▶ **TASK INSTRUCTIONS**
State whether each of the following statements agrees with the text on accelerated gradient methods, giving yes or no and quoting the deciding words of the text exactly: (a) the paper settles whether NAG with a variable momentum parameter avoids strict saddle points almost surely; (b) the sub-class of accelerated methods studied at the end escapes saddles less well than NAG; (c) the desk editor's note says the linearization step has already been explicitly verified.

▶ **SELECTED TEXT**

This paper considers the problem of understanding the behavior of a general class of accelerated gradient methods on smooth nonconvex functions. Motivated by some recent works that have proposed effective algorithms, based on Polyak's heavy ball method and the Nesterov accelerated gradient method, to achieve convergence to a local minimum of nonconvex functions, this work proposes a broad class of Nesterov-type accelerated methods and puts forth a rigorous study of these methods encompassing the escape from saddle points and convergence to local minima through both an asymptotic and a non-asymptotic analysis. In the asymptotic regime, this paper answers an open question of whether Nesterov's accelerated gradient method (NAG) with variable momentum parameter avoids strict saddle points almost surely. This work also develops two metrics of asymptotic rates of convergence and divergence, and evaluates these two metrics for several popular standard accelerated methods such as the NAG and Nesterov's accelerated gradient with constant momentum (NCM) near strict saddle points. In the non-asymptotic regime, this work provides an analysis that leads to the "linear" exit time estimates from strict saddle neighborhoods for trajectories of these accelerated methods as well the necessary conditions for the existence of such trajectories. Finally, this work studies a sub-class of accelerated methods that can converge in convex neighborhoods of nonconvex functions with a near optimal rate to a local minimum and at the same time this sub-class offers superior saddle-escape behavior compared to that of NAG.

Editorial analysis

A structured set of objections, weighed in public.

Desk editor's note, referee report, simulated authors' rebuttal, and a circularity audit. Tearing a paper down is the easy half of reading it; the pith above is the substance, this is the friction.

Desk Editor's Note private letter to a colleague

The paper resolves the stated open question on almost-sure saddle avoidance for variable-momentum NAG and supplies new escape-time metrics, but the non-autonomous linearization step needs explicit verification against possible neutral modes.

▶ **SUPPLIED RECORDS**
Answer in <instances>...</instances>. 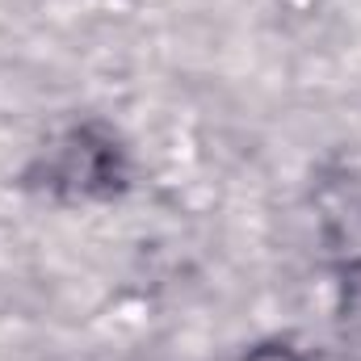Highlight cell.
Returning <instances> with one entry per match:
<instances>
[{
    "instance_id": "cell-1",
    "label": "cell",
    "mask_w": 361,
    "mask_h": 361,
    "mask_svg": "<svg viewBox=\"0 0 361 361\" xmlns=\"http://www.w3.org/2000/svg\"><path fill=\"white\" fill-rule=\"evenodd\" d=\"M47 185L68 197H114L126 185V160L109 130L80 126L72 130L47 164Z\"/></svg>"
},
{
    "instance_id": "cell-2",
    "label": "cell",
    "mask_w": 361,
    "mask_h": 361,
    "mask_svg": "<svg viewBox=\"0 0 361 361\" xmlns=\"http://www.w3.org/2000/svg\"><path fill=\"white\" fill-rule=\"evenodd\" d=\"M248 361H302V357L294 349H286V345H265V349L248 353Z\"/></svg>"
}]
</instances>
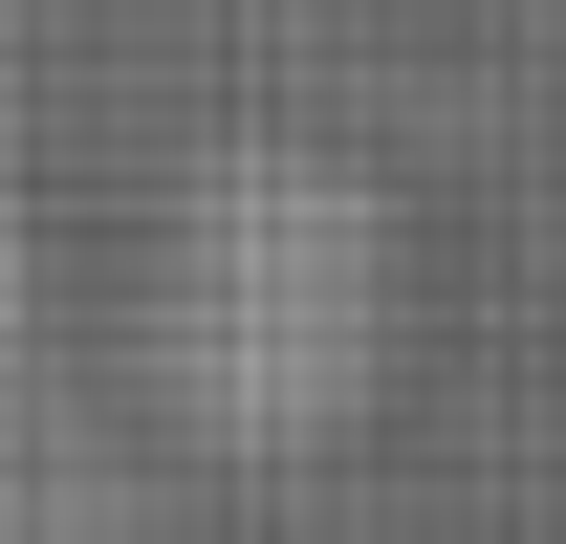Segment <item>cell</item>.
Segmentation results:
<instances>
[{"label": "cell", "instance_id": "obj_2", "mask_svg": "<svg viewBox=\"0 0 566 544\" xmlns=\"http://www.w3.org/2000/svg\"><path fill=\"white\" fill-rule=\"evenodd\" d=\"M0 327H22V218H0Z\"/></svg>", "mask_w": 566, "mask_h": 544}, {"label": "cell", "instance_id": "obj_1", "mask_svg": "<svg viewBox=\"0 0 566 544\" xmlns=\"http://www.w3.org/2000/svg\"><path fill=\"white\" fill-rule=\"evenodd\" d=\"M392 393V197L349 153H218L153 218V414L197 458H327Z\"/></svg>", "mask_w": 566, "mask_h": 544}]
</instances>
---
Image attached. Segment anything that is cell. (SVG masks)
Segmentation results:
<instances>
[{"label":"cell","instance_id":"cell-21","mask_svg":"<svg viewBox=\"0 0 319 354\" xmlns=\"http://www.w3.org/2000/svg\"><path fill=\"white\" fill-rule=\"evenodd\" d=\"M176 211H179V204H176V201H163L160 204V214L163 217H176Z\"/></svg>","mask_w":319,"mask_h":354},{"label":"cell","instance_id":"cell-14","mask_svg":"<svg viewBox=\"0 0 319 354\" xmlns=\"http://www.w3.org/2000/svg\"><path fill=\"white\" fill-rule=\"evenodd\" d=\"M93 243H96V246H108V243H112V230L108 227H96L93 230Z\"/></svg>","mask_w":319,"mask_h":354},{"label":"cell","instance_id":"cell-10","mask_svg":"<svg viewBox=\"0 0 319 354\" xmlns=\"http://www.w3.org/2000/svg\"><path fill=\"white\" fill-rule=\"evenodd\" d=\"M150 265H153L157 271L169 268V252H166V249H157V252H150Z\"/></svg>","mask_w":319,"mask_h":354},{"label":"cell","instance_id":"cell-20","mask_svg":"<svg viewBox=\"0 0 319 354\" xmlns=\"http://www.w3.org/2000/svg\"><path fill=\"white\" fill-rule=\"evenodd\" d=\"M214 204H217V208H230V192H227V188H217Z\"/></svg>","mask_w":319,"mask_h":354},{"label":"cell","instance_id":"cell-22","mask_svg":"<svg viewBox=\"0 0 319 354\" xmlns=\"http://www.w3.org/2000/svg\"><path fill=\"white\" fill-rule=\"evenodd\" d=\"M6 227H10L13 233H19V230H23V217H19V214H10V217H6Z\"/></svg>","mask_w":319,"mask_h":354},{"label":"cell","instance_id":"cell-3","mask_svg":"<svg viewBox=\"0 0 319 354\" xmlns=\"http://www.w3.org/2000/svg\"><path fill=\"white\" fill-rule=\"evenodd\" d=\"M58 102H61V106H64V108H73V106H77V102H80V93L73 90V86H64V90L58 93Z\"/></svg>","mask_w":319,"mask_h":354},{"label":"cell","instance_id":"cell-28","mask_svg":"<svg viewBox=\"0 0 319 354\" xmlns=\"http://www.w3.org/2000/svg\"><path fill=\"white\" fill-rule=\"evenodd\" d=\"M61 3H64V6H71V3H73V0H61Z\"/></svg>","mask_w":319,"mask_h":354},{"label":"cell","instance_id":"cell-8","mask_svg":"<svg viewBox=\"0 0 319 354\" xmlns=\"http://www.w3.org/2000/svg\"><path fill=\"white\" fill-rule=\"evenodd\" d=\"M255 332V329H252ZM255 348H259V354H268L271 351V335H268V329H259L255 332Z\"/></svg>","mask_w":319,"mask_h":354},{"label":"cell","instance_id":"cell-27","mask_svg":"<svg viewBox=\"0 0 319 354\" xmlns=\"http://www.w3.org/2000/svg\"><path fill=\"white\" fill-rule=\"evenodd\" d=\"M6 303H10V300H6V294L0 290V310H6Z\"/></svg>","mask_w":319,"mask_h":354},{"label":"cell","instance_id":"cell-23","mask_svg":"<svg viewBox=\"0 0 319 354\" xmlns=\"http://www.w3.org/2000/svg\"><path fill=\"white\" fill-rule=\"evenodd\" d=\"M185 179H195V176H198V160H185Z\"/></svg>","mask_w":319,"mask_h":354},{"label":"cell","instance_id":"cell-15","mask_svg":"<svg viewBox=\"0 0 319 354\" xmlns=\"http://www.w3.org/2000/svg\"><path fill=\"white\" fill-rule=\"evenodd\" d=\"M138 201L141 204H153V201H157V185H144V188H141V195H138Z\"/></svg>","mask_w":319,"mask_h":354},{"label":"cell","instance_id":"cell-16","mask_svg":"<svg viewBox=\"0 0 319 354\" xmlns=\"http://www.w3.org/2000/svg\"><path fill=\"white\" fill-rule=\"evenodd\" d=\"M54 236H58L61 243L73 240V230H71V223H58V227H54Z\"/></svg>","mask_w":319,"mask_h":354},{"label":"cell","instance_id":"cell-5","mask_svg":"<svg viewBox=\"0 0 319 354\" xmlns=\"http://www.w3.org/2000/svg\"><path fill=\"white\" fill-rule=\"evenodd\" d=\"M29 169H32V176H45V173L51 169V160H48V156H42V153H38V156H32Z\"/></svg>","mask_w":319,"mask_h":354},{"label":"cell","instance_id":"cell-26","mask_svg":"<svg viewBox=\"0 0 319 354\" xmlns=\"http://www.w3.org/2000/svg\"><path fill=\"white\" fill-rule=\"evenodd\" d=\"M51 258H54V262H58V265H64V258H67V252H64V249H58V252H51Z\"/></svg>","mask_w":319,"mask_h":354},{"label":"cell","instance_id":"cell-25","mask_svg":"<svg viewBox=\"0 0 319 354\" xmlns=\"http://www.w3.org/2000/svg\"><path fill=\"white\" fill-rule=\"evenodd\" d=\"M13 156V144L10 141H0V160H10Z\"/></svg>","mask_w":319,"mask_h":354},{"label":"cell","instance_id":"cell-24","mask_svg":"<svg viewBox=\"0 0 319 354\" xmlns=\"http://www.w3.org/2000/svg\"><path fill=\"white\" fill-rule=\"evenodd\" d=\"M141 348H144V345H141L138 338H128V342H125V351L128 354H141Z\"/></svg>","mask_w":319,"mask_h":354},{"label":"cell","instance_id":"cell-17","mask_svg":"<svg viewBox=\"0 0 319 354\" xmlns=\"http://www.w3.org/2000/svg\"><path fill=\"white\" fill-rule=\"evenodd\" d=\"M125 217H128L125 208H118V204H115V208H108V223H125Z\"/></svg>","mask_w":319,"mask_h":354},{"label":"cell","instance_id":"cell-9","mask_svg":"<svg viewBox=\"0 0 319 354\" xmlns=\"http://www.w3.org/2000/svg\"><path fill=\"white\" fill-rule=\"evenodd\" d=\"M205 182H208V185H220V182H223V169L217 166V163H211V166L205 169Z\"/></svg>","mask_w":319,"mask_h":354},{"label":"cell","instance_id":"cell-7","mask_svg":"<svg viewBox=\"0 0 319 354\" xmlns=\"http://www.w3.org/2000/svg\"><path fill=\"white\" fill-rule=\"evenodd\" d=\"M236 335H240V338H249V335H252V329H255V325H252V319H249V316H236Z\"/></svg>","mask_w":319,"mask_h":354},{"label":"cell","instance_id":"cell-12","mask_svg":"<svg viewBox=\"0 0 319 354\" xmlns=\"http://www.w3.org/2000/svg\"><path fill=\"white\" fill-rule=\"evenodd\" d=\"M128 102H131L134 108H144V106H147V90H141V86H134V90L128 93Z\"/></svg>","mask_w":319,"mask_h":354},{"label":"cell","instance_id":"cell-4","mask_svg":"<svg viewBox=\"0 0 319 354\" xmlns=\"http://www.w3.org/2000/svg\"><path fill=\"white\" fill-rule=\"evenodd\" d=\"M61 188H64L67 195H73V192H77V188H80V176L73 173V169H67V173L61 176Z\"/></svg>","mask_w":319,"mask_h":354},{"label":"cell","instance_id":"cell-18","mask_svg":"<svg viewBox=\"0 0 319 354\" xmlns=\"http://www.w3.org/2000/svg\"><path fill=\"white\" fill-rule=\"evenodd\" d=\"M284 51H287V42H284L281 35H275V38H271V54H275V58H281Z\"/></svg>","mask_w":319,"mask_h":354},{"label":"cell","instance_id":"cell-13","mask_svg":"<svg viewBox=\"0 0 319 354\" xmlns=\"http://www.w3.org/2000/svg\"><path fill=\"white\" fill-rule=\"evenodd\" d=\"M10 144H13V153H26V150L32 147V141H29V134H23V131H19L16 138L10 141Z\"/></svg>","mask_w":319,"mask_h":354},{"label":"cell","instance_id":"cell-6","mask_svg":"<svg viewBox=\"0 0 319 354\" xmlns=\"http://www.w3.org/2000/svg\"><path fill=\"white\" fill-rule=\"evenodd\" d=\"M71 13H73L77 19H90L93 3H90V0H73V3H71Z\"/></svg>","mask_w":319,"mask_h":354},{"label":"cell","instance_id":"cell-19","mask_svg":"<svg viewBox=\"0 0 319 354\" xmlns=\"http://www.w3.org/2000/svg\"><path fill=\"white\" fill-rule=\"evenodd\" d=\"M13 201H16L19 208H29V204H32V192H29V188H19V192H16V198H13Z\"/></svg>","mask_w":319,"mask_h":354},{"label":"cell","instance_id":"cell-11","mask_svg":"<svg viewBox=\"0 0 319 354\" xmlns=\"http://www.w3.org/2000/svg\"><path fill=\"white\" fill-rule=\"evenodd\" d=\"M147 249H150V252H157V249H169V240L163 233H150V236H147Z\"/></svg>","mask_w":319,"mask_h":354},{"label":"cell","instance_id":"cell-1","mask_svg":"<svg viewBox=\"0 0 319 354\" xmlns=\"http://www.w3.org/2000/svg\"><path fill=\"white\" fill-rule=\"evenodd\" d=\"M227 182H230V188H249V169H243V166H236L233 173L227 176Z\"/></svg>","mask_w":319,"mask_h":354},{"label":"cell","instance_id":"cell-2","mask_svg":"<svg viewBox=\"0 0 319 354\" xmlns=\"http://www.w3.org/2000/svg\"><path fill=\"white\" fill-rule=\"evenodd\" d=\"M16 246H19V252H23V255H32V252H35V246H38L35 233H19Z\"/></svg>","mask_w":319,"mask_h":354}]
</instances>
---
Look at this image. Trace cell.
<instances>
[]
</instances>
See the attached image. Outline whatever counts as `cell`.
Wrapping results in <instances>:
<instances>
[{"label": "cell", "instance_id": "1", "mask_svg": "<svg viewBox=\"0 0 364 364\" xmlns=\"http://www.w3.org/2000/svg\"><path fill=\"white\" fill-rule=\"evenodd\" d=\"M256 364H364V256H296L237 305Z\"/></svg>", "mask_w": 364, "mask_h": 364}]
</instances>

▶ **SOLUTION TO THIS TASK**
(a) Yes. "this paper answers an open question of whether Nesterov's accelerated gradient method (NAG) with variable momentum parameter avoids strict saddle points almost surely"
(b) No. "this sub-class offers superior saddle-escape behavior compared to that of NAG"
(c) No. "the non-autonomous linearization step needs explicit verification against possible neutral modes"